### CONSIGNE
Écrivez la suite de l'extrait sur Tunis occupée et Orages d'Acier, à partir de sa dernière phrase.

### EXTRAIT DU DOCUMENT
Les forces allemandes et italiennes occupent Tunis. Dans les rues, un grand affairement de camions, de chars, de tanks et de canons de la D.C.A.. De jour en jour, de nouveaux vaisseaux débarquent des munitions et des troupes nouvelles. Les Américains, qu’on annonçait déjà comme devant entrer hier dans la ville, sont accrochés quelque part, non loin de Tunis assurément ; mais j’imagine qu’ils vont se heurter à une très forte résistance à laquelle ils ont laissé le temps de s’organiser. Sans doute les forces de l’Axe sont prises ici comme dans une souricière ; mais, encerclées, l’on peut s’attendre à les voir lutter longtemps avant de se rendre, et je ne puis partager l’optimisme de mes amis. Sans doute les Américains attendent-ils que des renforts d’aviation leur assurent une supériorité numérique écrasante avant d’engager le combat et s’occuperont-ils d’abord de réduire Bizerte. On affirme que les Allemands sont en grand désarroi ; mais je me méfie beaucoup de cette tendance de certains à voir comme accompli déjà ce qu’ils souhaitent...

1er décembre.

Le livre d’Ernst Jünger sur la guerre de 14, Orages d’Acier, est incontestablement le plus beau livre de guerre que j’aie lu ; d’une bonne foi, d’une véracité, d’une honnêteté parfaites. Je regrette beaucoup de n’en avoir pas eu connaissance encore (et de cet autre que je lisais à Sidi bou Saïd : Routes et Jardins) avant de recevoir sa visite, rue Vaneau (dont il est fait mention dans ce dernier livre). Je lui aurais parlé tout différemment.

### DONNÉES
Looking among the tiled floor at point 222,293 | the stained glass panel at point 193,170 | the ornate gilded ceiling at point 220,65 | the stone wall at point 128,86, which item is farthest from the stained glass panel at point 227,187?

### RÉPONSE
J’achève les Employés. C’est à de tels livres de la Comédie Humaine, de telles « Études » de Balzac, que je donne mon admiration la moins marchandée. C’est là (et dans les Petits Bourgeois) qu’il bat son plein et maîtrise le plus magistralement sa matière. Dans les Secrets de la Princesse de Cadignan, que je relis ensuite, il s’efforce vers des grâces et des délicatesses qui ne lui sont pas naturelles ; ce qu’il réussit le mieux, c’est la peinture des êtres aptères et leur médiocre grouillement à ras de sol ; c’est là qu’il se montre incomparable ; supérieur même à Gogol. Il faut certes beaucoup de patience pour mener à bonne fin la lecture des Employés ; mais une patience pleinement récompensée.

2 décembre.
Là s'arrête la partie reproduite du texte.